WINNSBORO — Monticello resident Jeff Schaffer was escorted out of Monday night’s regular scheduled county council meeting by deputies after making his public comments.
Schaffer’s comments were cut short by the pounding of Chairman David Ferguson’s gavel after Schaffer directed the words “stupid” and “dumb” toward council.
“It is hard to imagine a more stupid or more dangerous way of making decisions than by putting those decisions in the hands of people who pay no price for being wrong,” Schaffer said. “That would be you folks (pointing toward council). Whenever I think you folks can’t get any dumber you amaze me.”
Upon those comments, Ferguson brought an end to Schaffer’s comments.
“You will not address this council that way,” Ferguson said after bringing down the gavel.
“I’ll address you however I want to address you and you’re not intimidating me,” Schaffer replied sternly.
Upon that response, Ferguson motioned for the deputies to escort Schaffer out of the council chambers.
Following Schaffer’s ejection, the meeting continued with audible groans coming from the audience’s disapproval of Ferguson’s decision to have Schaffer removed.
Near the end of the almost three-hour meeting, Vice Chairman Dwayne Perry delivered a speech concerning the trust and treatment between individuals.
According to Perry, one of the classes he recently attended in Washington, D.C., focused on ways to improve and develop trust with constituents.
Perry insisted that respect works both ways, coming from council to the public and from the public to council.
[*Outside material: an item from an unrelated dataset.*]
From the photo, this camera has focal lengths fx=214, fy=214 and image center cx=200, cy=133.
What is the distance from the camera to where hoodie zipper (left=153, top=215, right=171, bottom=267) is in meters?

There was one thought that Perry encouraged everyone in attendance to remember.
“If I ever call one of you (citizens) stupid or dumb, that would be very disrespectful,” he noted. “It really would. I think my mother would turn over in her grave if I said that. That was the issue earlier when we were called dumb and stupid. I think those are the kind of things that we’re talking about when it comes to being professional. Especially in council chambers, it does work both ways.”
Since trust and respect are two issues that council has been continually dealing with, Perry said he planned to talk more about it in upcoming meetings.
“We have some dialogue and have set some clear expectations in our bylaws because I think we should respect each other,” he stated. “We should be kind and I know that’s a strong word, but I think we should be kind and considerate. I think we should be able to professional enough to get our points across without attacking each other.”
Perry believes that anytime a person is attacked, it works against building a bridge of trust, no matter what type of relationship it is. He insisted that he does not mind sitting down and talking to citizens, which is why he makes himself available after meetings.
Perry added that the class he took in D.C. was important and timely to the county, so he looks forward to elaborating at future meetings.
“I love Fairfield County and moved back to try and grow the county,” he emphasized. “I have a passion to helping the individuals of this county and sometimes it does hurt and it is sad to sit up here and see the way we act towards each other. It didn’t use to be like that and I would like to get back to the business of this county and treating people the way we would like to be treated.”